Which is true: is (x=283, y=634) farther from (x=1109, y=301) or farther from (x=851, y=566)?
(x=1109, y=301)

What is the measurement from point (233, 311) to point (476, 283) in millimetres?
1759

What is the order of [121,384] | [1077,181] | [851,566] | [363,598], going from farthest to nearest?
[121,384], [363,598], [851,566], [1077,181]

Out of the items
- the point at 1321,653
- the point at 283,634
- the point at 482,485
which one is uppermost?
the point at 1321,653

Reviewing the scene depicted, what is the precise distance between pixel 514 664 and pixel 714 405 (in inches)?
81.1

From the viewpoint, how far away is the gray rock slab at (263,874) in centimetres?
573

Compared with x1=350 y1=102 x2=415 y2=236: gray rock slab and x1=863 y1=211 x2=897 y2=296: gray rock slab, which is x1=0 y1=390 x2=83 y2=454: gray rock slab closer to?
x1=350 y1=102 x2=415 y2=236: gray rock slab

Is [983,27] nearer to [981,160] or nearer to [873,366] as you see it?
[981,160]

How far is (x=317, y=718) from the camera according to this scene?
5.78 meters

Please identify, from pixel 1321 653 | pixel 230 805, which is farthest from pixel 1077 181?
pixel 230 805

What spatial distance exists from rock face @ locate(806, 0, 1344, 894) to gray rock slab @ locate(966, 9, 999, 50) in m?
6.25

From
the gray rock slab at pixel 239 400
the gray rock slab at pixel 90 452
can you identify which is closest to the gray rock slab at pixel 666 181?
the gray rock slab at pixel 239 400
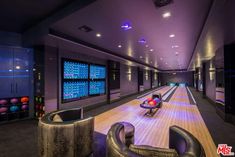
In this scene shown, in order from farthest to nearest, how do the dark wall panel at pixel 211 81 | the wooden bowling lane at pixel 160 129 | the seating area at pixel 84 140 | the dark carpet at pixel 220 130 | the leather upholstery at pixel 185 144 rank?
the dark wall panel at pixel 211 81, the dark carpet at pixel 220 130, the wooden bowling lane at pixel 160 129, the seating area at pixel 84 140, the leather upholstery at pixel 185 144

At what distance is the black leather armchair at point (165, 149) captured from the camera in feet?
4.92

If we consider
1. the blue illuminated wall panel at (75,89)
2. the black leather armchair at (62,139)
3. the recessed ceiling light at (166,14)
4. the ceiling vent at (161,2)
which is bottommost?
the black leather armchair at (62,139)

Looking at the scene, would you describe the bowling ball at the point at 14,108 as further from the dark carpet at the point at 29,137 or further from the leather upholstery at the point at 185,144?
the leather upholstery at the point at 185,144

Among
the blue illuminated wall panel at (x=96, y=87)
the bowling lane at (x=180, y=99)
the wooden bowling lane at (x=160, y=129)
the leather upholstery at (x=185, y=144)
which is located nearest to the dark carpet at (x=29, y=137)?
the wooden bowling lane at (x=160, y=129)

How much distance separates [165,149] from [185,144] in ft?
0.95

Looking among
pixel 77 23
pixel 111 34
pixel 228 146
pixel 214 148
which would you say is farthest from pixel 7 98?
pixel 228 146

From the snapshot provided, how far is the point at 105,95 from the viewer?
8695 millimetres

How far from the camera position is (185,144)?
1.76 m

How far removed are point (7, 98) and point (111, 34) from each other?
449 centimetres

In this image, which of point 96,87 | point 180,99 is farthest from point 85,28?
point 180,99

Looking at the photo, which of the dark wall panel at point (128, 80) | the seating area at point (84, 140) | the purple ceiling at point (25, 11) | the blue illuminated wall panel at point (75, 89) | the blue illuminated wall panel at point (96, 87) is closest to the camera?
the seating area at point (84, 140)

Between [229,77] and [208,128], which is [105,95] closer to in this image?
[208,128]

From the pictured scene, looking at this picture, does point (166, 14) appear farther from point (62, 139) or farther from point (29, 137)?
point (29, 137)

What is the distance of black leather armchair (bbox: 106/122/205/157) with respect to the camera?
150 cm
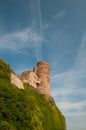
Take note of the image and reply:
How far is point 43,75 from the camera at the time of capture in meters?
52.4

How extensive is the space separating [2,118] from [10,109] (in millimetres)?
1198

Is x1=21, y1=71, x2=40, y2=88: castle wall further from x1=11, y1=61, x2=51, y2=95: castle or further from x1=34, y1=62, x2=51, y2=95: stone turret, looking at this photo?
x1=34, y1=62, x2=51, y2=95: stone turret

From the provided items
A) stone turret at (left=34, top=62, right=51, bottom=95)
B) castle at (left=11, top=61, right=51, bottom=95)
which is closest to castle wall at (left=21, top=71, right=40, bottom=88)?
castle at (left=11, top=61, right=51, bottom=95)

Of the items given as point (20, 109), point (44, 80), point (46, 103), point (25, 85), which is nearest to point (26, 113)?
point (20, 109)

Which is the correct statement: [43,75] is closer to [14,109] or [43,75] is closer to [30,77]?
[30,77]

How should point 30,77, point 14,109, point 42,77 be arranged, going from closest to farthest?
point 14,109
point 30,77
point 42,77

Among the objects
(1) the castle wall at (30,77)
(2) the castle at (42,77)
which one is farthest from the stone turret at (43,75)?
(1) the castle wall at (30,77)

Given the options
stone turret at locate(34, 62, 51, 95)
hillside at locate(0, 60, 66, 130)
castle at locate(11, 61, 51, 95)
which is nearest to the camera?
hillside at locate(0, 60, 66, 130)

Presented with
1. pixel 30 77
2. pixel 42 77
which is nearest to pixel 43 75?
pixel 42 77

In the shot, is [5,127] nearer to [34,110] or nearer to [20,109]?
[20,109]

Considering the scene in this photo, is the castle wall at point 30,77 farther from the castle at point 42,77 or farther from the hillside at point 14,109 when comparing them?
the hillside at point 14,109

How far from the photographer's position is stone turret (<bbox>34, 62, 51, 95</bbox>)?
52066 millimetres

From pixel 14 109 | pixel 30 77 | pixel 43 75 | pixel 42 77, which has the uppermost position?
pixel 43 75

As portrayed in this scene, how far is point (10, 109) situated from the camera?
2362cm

========================================

- DIRECTIONS FOR THIS TASK -
Reproduce only those lines of the entries above that run from the line with "Given the options" to the final line.

- EXERCISE ANSWER -
Given the options
stone turret at locate(34, 62, 51, 95)
hillside at locate(0, 60, 66, 130)
castle at locate(11, 61, 51, 95)
which is nearest to the camera?
hillside at locate(0, 60, 66, 130)

Presented with
1. pixel 30 77
2. pixel 42 77
which is nearest to pixel 43 75?
pixel 42 77

In the shot, is [5,127] nearer to [34,110] or nearer to [20,109]?
[20,109]

Considering the scene in this photo, is the castle wall at point 30,77 farther from the castle at point 42,77 or farther from the hillside at point 14,109 when comparing them?
the hillside at point 14,109

How far from the photographer's position is stone turret (<bbox>34, 62, 51, 95</bbox>)?
52066 millimetres

From pixel 14 109 | pixel 30 77 | pixel 43 75 | pixel 42 77, which has the uppermost position?
pixel 43 75

As portrayed in this scene, how far is point (10, 109) situated from the camera?
2362cm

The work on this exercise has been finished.